RTP Company (RTP) has opened a ultra-clean compounding center for the production of clean compounds for sensitive applications in medical, electronic, and other industries at its Winona, Minnesota. At present the facility is operational with two extrusion lines, the 3,300-sq. ft. (305 m2). The self-contained ultra clean compounding center has capacity for four lines and is capable of producing almost any product in company's portfolio.

As a global compounder of custom-engineered thermoplastic, our customers continue to challenge us to be at the forefront of many technologies. One common theme we hear from many markets is the desire for clean compounds, according to Gregg Newby, global director of marketing and business development at RTP. In response, we have established an Ultra Clean Compounding Center to manufacture materials for applications with higher quality requirements. The new center is a controlled production environment offering significant improvements that allows us to now supply superior quality clean compounds.

Extrusion and post-extrusion process (cooling, pelletizing, classifying and packaging) are carried out inside a climate-controlled, positive-pressure environment with interlocks to limit access.

Extruders are fully programmed with touchscreen controls that allow complete process monitoring and data acquisition. Compounds produced in our new facility are also ideal for applications that require extensive data recording and robust traceability of the manufacturing process, added Newby.

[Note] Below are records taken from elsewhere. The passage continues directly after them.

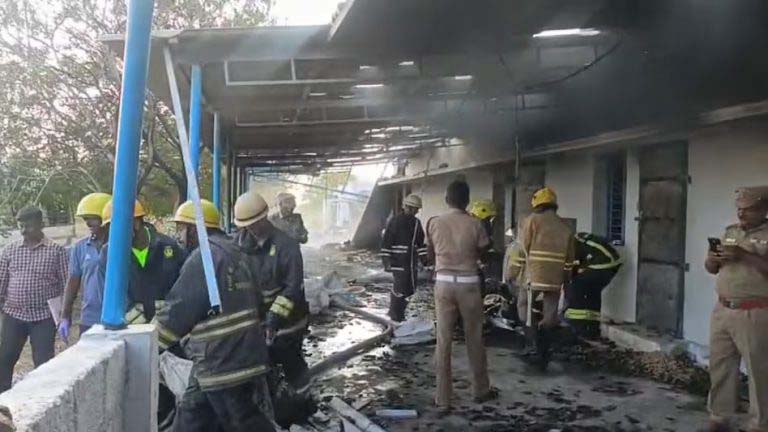 BIG NEWS: तमिलनाडु में पटाखा फैक्ट्री में धमाका, हादसे में अब तक 18 लोगों की मौत, 6 घायल, कई मलबे में दबे; 30 मजदूर काम कर रहे थे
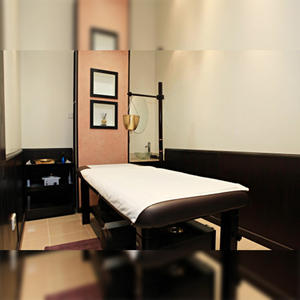 Nouveau style <span class=keywords><strong>Shirodhara</strong></span> lit en bois massif soins complets du corps Table de <span class=keywords><strong>massage</strong></span> thaïlandais lit de beauté à vendre - Product Image 4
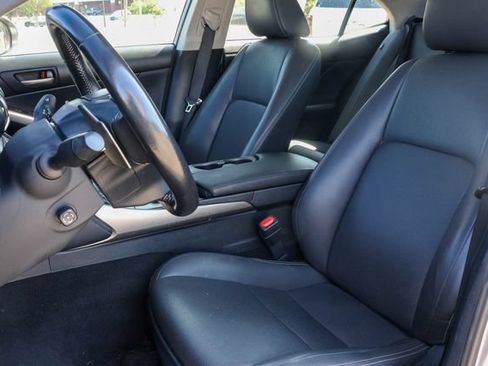 Used 2018 Lexus IS 300 AWD w/ Comfort Package image 12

Rigorous operating and finished product testing protocols are used to lessen any potential for cross-contamination during manufacture. Good manufacturing practices are used in management and operation of the new center. Tighter control over the environment and specifications during manufacture results in more consistent compounds and eliminates sources of contamination. We can ensure that materials produced in this facility will set new industry standards, explained Newby.

Preliminary demand for clean materials has chiefly been driven by the medical and electronics industries, but applications requiring improved cleanliness are quickly diffusing to other industries where the cost of contamination in rejected parts is extremely high.